DIRECTIONS:
Copy every line word for word, from the line containing "Is box=[240, 175, 261, 200]: water" down to the final line of the entries, including both of those lines.

Collection entries
* * * * * * *

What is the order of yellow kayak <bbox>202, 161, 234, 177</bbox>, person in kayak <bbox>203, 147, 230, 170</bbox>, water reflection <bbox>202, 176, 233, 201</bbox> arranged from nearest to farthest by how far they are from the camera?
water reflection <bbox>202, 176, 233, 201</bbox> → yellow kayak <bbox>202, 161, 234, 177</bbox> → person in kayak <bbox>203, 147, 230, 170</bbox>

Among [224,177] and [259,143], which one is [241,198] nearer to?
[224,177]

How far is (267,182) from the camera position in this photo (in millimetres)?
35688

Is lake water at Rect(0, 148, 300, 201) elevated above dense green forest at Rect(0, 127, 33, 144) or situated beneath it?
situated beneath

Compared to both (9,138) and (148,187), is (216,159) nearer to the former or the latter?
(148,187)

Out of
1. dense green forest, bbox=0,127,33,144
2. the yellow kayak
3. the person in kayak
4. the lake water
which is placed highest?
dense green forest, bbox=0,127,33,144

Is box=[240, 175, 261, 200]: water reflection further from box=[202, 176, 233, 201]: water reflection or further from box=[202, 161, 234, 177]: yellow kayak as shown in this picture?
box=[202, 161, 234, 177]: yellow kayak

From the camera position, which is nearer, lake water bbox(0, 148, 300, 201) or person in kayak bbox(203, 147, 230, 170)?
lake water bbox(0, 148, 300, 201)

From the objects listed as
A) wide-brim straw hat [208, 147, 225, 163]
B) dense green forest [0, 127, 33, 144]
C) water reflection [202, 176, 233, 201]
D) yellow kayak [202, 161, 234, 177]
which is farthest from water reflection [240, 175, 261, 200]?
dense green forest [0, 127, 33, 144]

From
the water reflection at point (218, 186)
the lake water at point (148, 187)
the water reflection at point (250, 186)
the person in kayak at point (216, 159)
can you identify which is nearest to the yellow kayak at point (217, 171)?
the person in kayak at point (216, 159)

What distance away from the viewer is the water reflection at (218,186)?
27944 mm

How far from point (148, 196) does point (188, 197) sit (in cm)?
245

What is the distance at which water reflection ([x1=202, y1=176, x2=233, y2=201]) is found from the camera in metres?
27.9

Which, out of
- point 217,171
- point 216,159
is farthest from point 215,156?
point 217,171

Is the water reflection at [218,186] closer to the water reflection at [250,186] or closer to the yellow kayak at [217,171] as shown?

* * * * * * *

ANSWER TO THE PROBLEM:
Is box=[240, 175, 261, 200]: water reflection further from box=[202, 176, 233, 201]: water reflection or further from box=[202, 161, 234, 177]: yellow kayak as shown in this picture?
box=[202, 161, 234, 177]: yellow kayak

From the camera position, which is nearer, lake water bbox(0, 148, 300, 201) or person in kayak bbox(203, 147, 230, 170)?
lake water bbox(0, 148, 300, 201)

From the objects listed as
A) wide-brim straw hat [208, 147, 225, 163]
B) dense green forest [0, 127, 33, 144]
C) water reflection [202, 176, 233, 201]
D) yellow kayak [202, 161, 234, 177]
which is farthest from water reflection [240, 175, 261, 200]?
dense green forest [0, 127, 33, 144]

From
the water reflection at point (218, 186)
the lake water at point (148, 187)
the water reflection at point (250, 186)
the person in kayak at point (216, 159)
can you identify which is nearest to the yellow kayak at point (217, 171)?
the person in kayak at point (216, 159)

What distance away from the viewer is the water reflection at (218,186)?
27944 mm

How far from point (148, 196) does point (188, 197) sit (in cm)?
245

What is the distance at which water reflection ([x1=202, y1=176, x2=233, y2=201]) is found from the camera in metres?
27.9

Which, out of
- point 217,171
- point 216,159
is farthest from point 215,156?
point 217,171

Is the water reflection at [218,186] closer to the water reflection at [250,186] or closer to the yellow kayak at [217,171] as shown?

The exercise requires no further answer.